Flow cytometric immunophenotyping findings, however, were characteristic of CLL: k surface immunoglobulin (sIg) light chain-restricted B cells that were CD19+/CD20+/CD5+/CD10-/CD23+/CD79b-/FMC7-. Small lymphocytic lymphoma/CLL was confirmed with a lymph node biopsy that showed effacement of the normal architecture by a proliferation of small lymphocytes with a diffuse growth pattern that included proliferation centers Figure 2B. FISH analysis revealed fusion of IGH and bcl-11a, indicating t(2;14)(p13;q32), which rarely occurs in CLL.[10,11] Deletion of the long arm of chromosome 11 was also identified.

His illness was characterized by development of massive generalized lymphadenopathy that encased major blood vessels, including the inferior vena cava, aorta, common iliac arteries, portal vein, splenic vein, and superior mesenteric vein. Multiple bilateral pulmonary nodules, splenomegaly that required radiation therapy for symptom management, severe thrombocytopenia (platelet count, 4 × 103/µL [4 × 109/L]), and anemia (hemoglobin, 7.4 g/dL [74 g/L]) also developed. He was treated with several different chemotherapeutic regimens throughout the disease course. The therapies included fludarabine; fludarabine/cyclophosphamide; cyclophosphamide, doxorubicin, vincristine, and prednisone; and pentostatin/rituximab. He died of progressive disease 51 months after initial diagnosis.

The second case was a 52-year-old man who had absolute lymphocytosis in the blood (WBC count, 85,000/µL [85.0 × 109/L]; hemoglobin, 14.3 g/dL [143 g/L]; MCV, 90 µm3 [90 fL]; platelet count, 170 × 103/µL [170 × 109/L]; lymphocytes, 87% [0.87]; neutrophils, 11% [0.11]; and monocytes, 2% [0.02]) and lacked lymphadenopathy. The lymphocytes were morphologically atypical for CLL and included small cells with condensed chromatin and round nuclei Figure 3A and many cells with irregular nuclear contours and larger lymphocytes with more abundant cytoplasm and visible nucleoli. The bone marrow trephine biopsy section was hypercellular with an extensive lymphoid infiltrate that displayed interstitial Figure 3B and diffuse growth patterns. Flow cytometric immunophenotyping showed k sIg light chain-restricted B cells that were CD19+, CD20+, CD5+, CD10-, dim CD23+, and dim FMC7+.

Figure 3.

A, Chronic lymphocytic leukemia (CLL) with bcl-3 translocation involving the blood. The lymphocytes are morphologically heterogeneous and include small cells with condensed chromatin and round nuclei, many cells with irregularly shaped nuclei, and also larger cells with visible nucleoli (Wright-Giemsa, ×600). B, CLL with bcl-3 translocation involving the bone marrow core biopsy section. The infiltrate includes increased numbers of lymphocytes with visible nucleoli and more dispersed chromatin (H&E, ×200).
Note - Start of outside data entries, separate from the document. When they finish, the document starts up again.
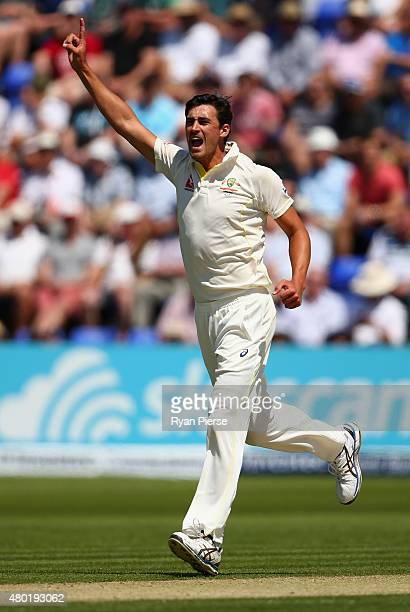 Mitchell Starc of Australia celebrates after taking the wicket of Alastair Cook of England during day three of the 1st Investec Ashes Test match...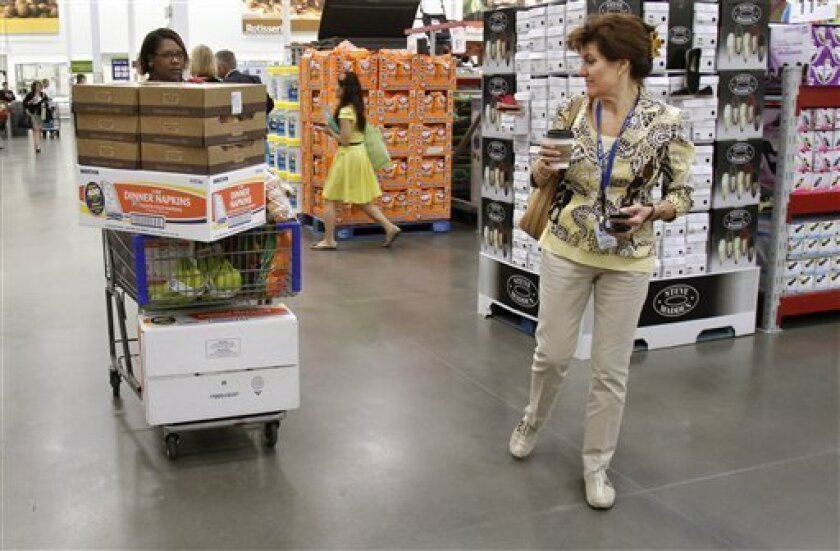 In this June 2, 2011 photo, shoppers Leslie Corridon, left, and Leslie Christon walks the aisles at a Sam's Club store in Rogers, Ark. Wholesale companies added to their stockpiles in April for a 16th straight month, a sign that businesses were confident in future sales gains. However, fresh data since then has shown the economy has weakened, suggesting supply levels could shrink in the months to come. (AP Photo/Danny Johnston)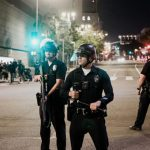 Armed police, with body cameras in place, respond to anti-police violence on the streets of Los Angeles, California. Photo credit: Sean Lee/Unsplash.
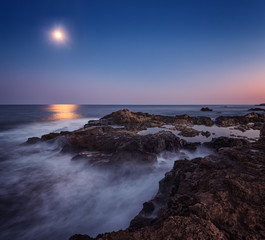 On the moonlight / Long time exposure night landscape with full moon above the rocky Black sea coast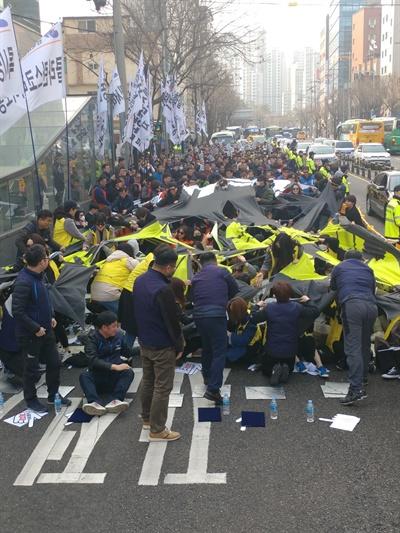 19일 오후 '재벌개혁·노동개악저지·사회대개혁 쟁취 서비스연맹 총력투쟁대회' 참석자들이 '노동개악 재벌적폐'라고 적힌 현수막을 찢고 있다.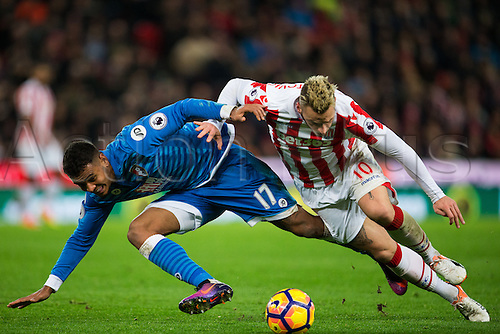 19.11.2016. Bet365 Stadium, Stoke, England. Premier League Football. Stoke City versus AFC Bournemouth. Bournemouth midfielder Joshua King and Stoke City forward Marko Arnautovic fight for a loose ball.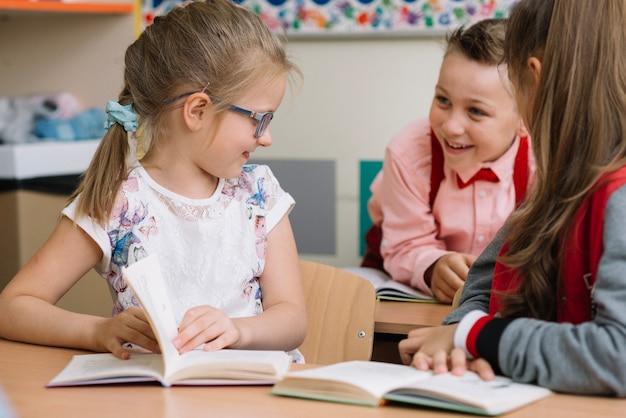 Estudantes sentados em sala de aula conversando Foto gratuita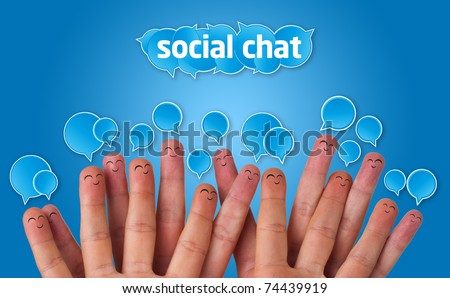 Happy group of finger faces with social chat sign and speech bubbles - stock photo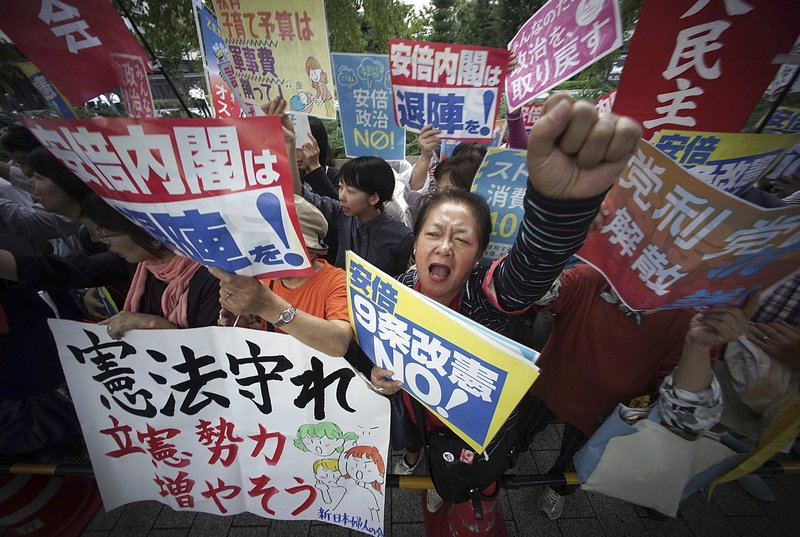"In this Thursday, Sept. 28, 2017, file photo, protesters gather in front of the Diet building after the lower house was dissolved in Tokyo. Japanese Prime Minister Shinzo Abe dissolved the lower house of parliament, paving the way for a snap election that is expected to be held on Oct. 22. The banner at top in the center reads: ""Abe cabinet, go out of office."""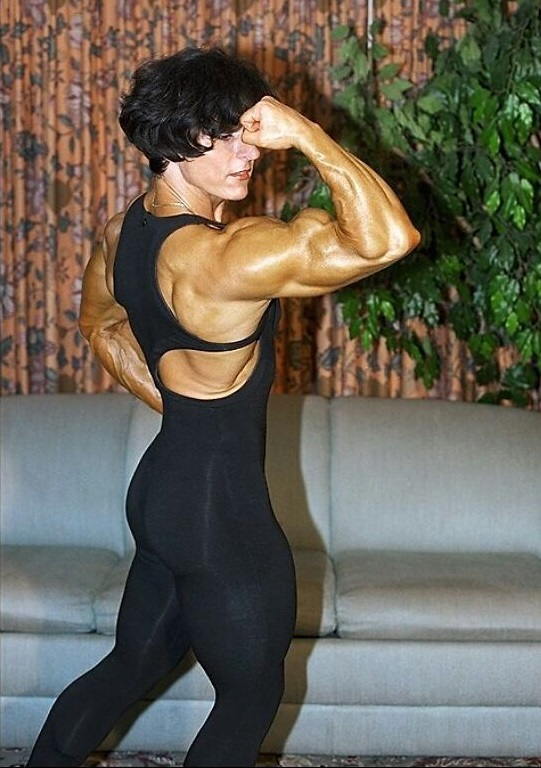 Christa Bauch flexing her biceps, looking awesome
The phenotype was compatible with CLL, but the unusual morphologic features and dim CD23 staining raised the possibility of MCL. Although conventional chromosome banding of the bone marrow demonstrated a normal male karyotype, FISH showed trisomy 12 and fusion of the bcl-3 gene located at 19q13 to the IGH gene, resulting in t(14;19)(q32;q13), a translocation reported in rare CLL cases. Absence of CCND1/IGH fusion in this case excluded MCL. CLL with atypical morphologic features was diagnosed. After almost 2 years with a stable clinical course, he was treated with fludarabine, cyclophosphamide, and rituximab for progressive disease that responded well to therapy. He was alive with disease at 38 months.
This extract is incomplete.